Ainsi, et bien que certaines de ces œuvres parvenues jusqu’à nous témoignent de leur présence tangible, par ses seules descriptions, Diderot inspire un remarquable prolongement à la peinture de son temps. A ce titre, si la « vérité » picturale est souvent occultée par l’éminence de l’écriture, tout comme existe une distance entre les factures baroque ou néo-classique du XVIIIème siècle et nos moyens d’expression contemporains, il n’en reste pas moins que le principe actif des mots traverse les siècles et qu’il livre l’art à une sublimation littéraire, réduisant sa matière à l’essence de l’esprit.

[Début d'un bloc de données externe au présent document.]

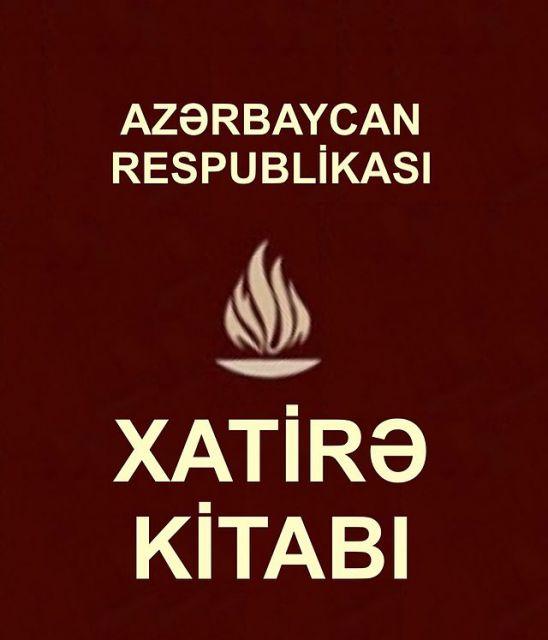 Azərbaycan Respublikası Xatirə Kitabı haqqında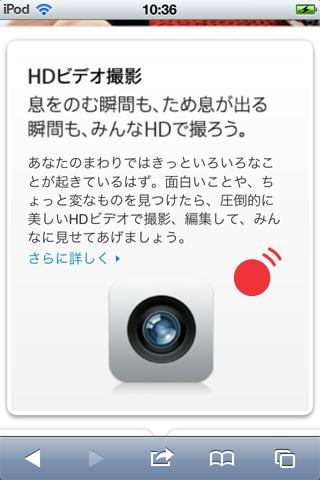 iPod touch ダブルタップで縮小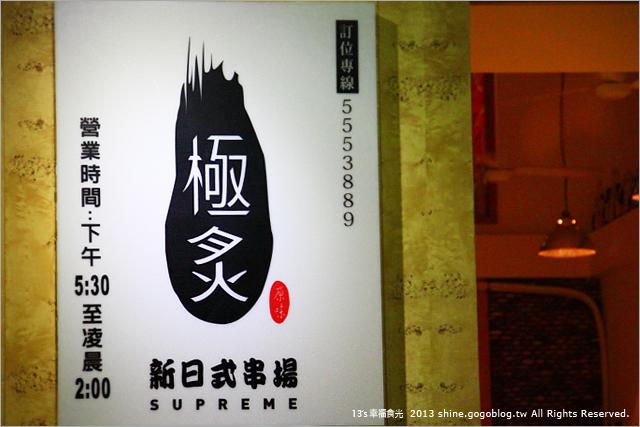 高雄縣市,高雄,kaohsiung,高雄美食小吃,極炙原味串燒,極炙原味新日式串場,日式小酒場,高雄宵夜美食,高雄燒烤,高雄日式居酒屋 @13's幸福食光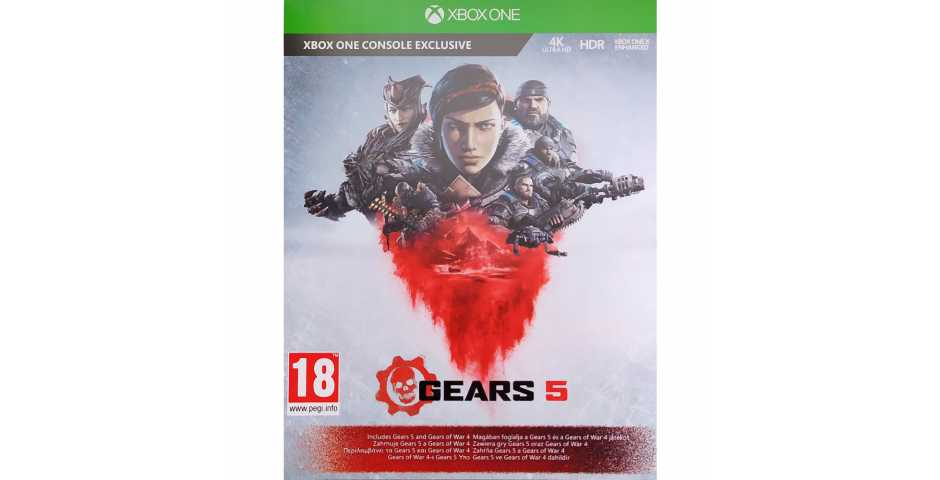 Gears 5 + Gears of War 4 (Код) [Xbox One]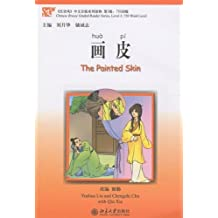 The Painted Skin (Book + MP3) - Chinese Breeze Graded Reader Series, Level 3, 750 Words Level
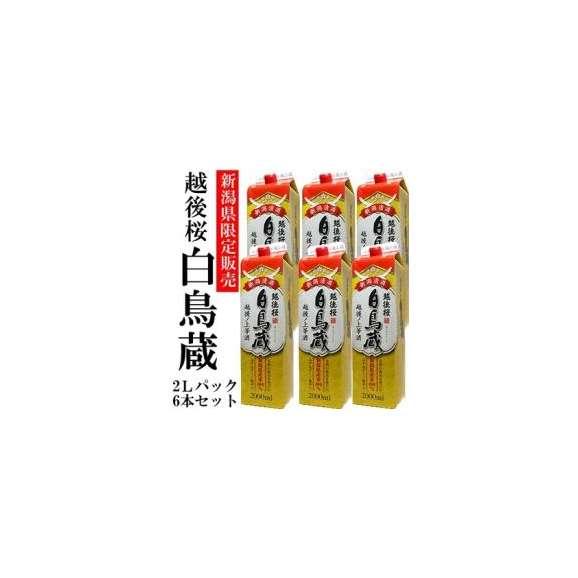 新潟県限定パック  越後桜 白鳥蔵2Lパック×6本 糖類、酸味料不使用の本格新潟日本酒パック01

« Je vous décrirai les tableaux, et ma description sera telle, qu’avec un peu d’imagination et de goût on les réalisera aisément dans sa tête, et qu’on y posera les objets à-peu-près comme si nous les avions vus sur la toile… »  
Les Essais sur la peinture, Observations sur le salon de peinture, page 135

Le salon 2013 entend se saisir de la « re-présentation » libérée par Diderot pour la réfracter de son époque dans la nôtre. En transfuge, il se propose de nous situer au-delà de l’objet / tableau, voire en deçà de son origine, dépassant toute mystique, d’ouvrir à cette disponibilité critique pour en disposer. On dirait aujourd’hui : s’approprier ou détourner l’œuvre, ce qui, de Brecht à Sartre, - et déjà dans le Paradoxe sur le comédien -, nous délivre de toute identification au jeu, des conventions de l’expression et de la tradition.

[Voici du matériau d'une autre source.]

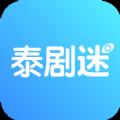 泰剧迷App苹果版
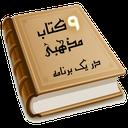 9 کتاب مذهبی در یک برنامه+ویدیو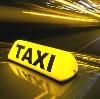 Такси в Гремячинске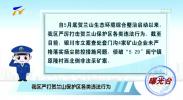 曝光台| 我区严打贺兰山保护区各类违法行为-190717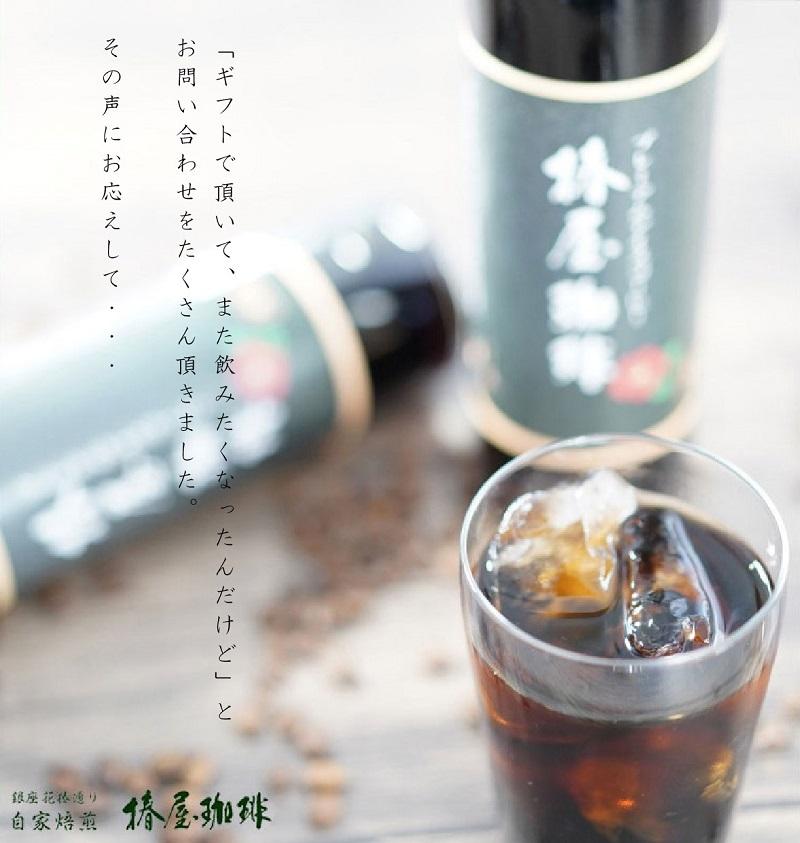 ご家庭用:プレミアムアイスコーヒー12本入(無糖)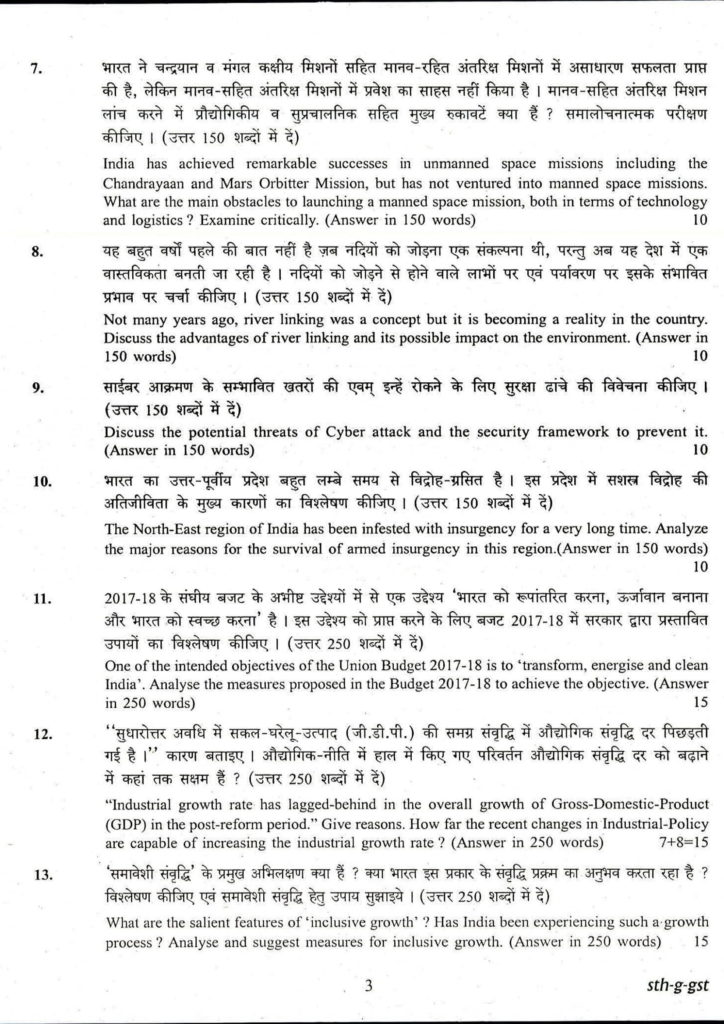 Important essays for civil services pdf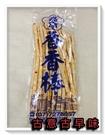 古意古早味 香香棒(130g/包) 懷舊零食 復古零嘴 白魚片 白魚條 魚片 香魚片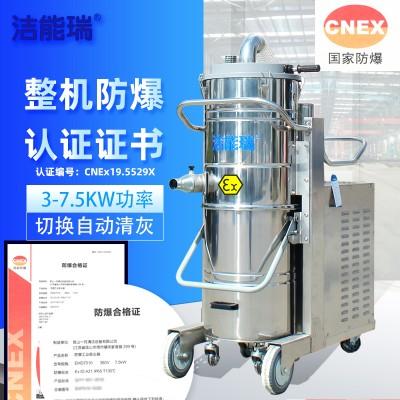 工厂用大功率吸尘器  工业防爆吸尘机EMD5510  食品厂用工业吸尘器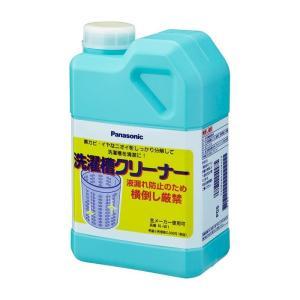 粉せっけん等の使用により洗濯槽の裏側に付着した石けんカスや黒カビを洗浄するのに使います。内容量は1回...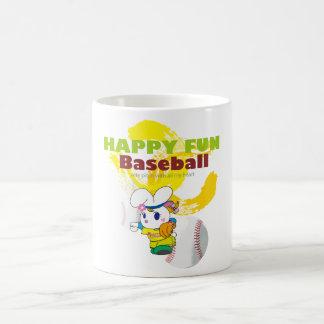 HAPPY FUN Usagi B コーヒーマグカップ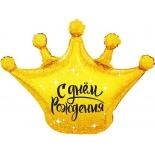 Корона, С Днем Рождения, Золото, фольгированный шар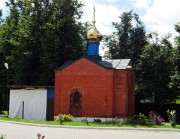 Константиново. Михаила Архангела, часовня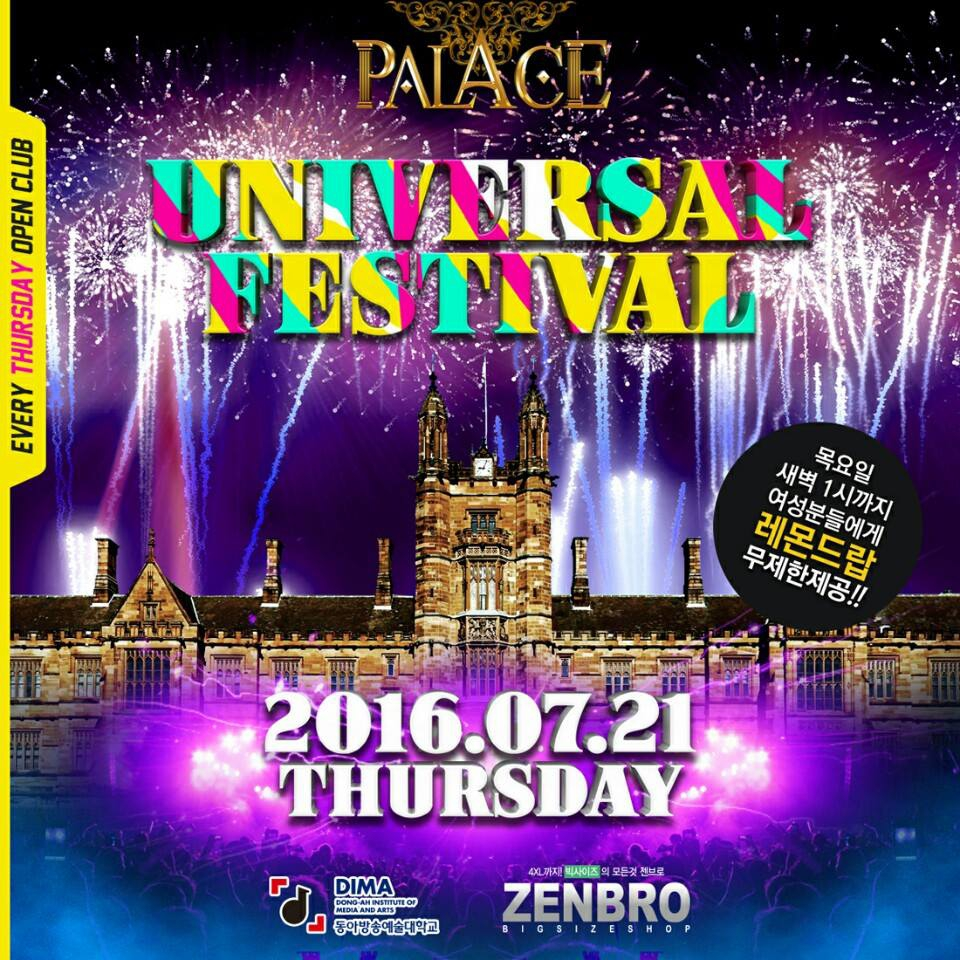 University Festival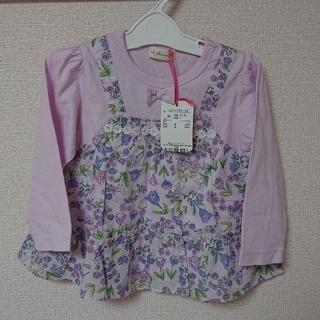 KP - ☆新品未使用・タグ付き☆KP ニットプランナー 80cm 長袖 長袖Tシャツ
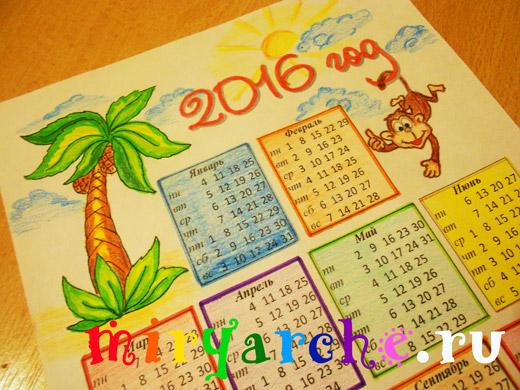 распечатать календарь на 2016 год формат а4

La fabrique requiert un protocole. S’il nous faut tergiverser quand le philosophe essaime quelques grapillons de raisin et harceler l’image devant des culs rouges, pour le moins la tâche reste de donner forme et conscience à l’expérience. Au cliché naturaliste substituons un stéréotype numérique. (Le capharnaüm de l’Internet serait-il aussi savant que l’encyclopédie de Diderot et d’Alembert !) A la mesure du dispositif surchargé des Salons, gardons l’impact fantasque des rectangles et des ovales, les formats extravagants, les dimensions données et feignons les autres. Projetons l’imbrication et la promiscuité sur des murs nus. Jouons de la réduction littéraire par l’objectivité de la surface, son absence d’épaisseur. A la graphie des manuscrits rendons grâce par le dessin, à l’encre par la craie.

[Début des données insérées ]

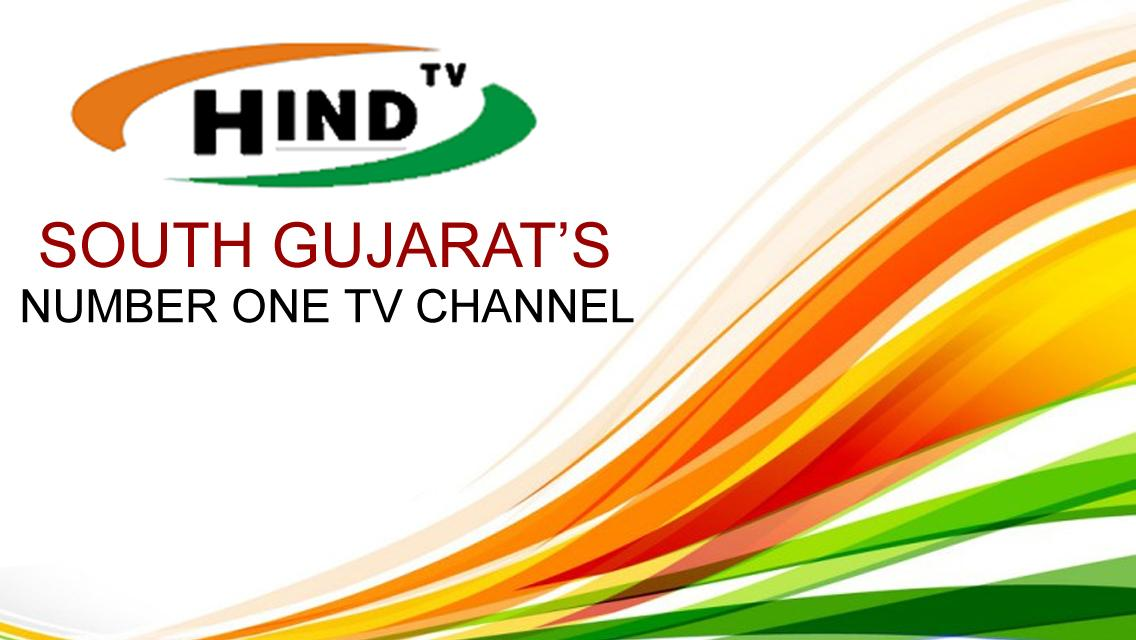 Hind TV Surat- screenshot
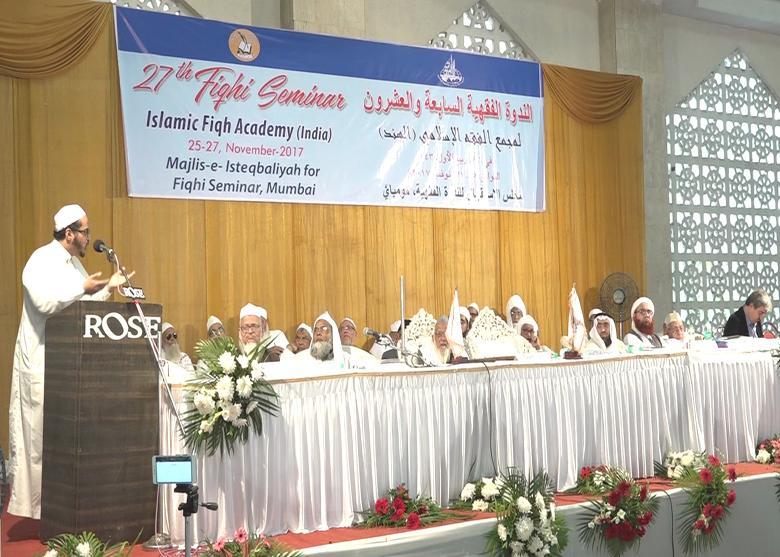 27 Fiqhi Seminar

Le salon 2013 relève d’un discours imaginable. Il présuppose la perte autant que le gain, ce qui de mots en images et d’images en mots régit notre condition. Il est en propre une tentative et une tentation, celle de l’art. 

Daniel Brandely


NOTES

Le texte source est celui de l’édition numérique disponible sur le site Gallica de la B.N.F. : Essais sur la peinture de Diderot, Fr. Buisson, Imprimeur - Libraire, rue Hautefeuille, n°20, Paris, l’An IV de la République. Le choix des textes (nécessitant d’être descriptifs), se présente entre la page 128 consacrée à Carle Vanloo et la page 339 qui clôt le chapitre sur Fragonard, avant celui consacré aux sculpteurs. Ainsi :

VANLOO / Auguste fait fermer le temple de Janus (scène romaine mythologique), page 129. Les arts supplians (allégorie), page 142. CHARDIN / Les attributs des Sciences, des Arts, de la Musique  (compositions de genre), pages 178 & 179, Une corbeille de raisins (nature morte), page 182. LEPRINCE /Pont de la ville de Nerva (paysage), page 202, Le Berceau pour les Enfants (scène de genre), page 215. CASANOVA / Une marche d’armée (scène de genre), page 221, Le Confessionnal (scène de genre), page 233. BAUDOIN / Le Cueilleur de cerises (scène de genre), page 235. DE LA PORTE / Un morceau de genre (nature morte), page 246. GREUZE / La jeune fille qui pleure son oiseau (portrait), page 256. VERNET / Marine au coucher du soleil, page 269, Sept petits tableaux de paysages appartenant à Madame Geoffrin, pages 269 à 271. VIEN / Un pigeon qui couve (scène), page 285. LEPICIE / Jésus Christ baptisé par Saint-Jean (scène biblique), page 300. AMAND / Joseph vendu par ses frères (scène biblique), page 309. FRAGONARD / L’Absence des Pères et Mères mise à profit (scène de genre), pages 337 à 339.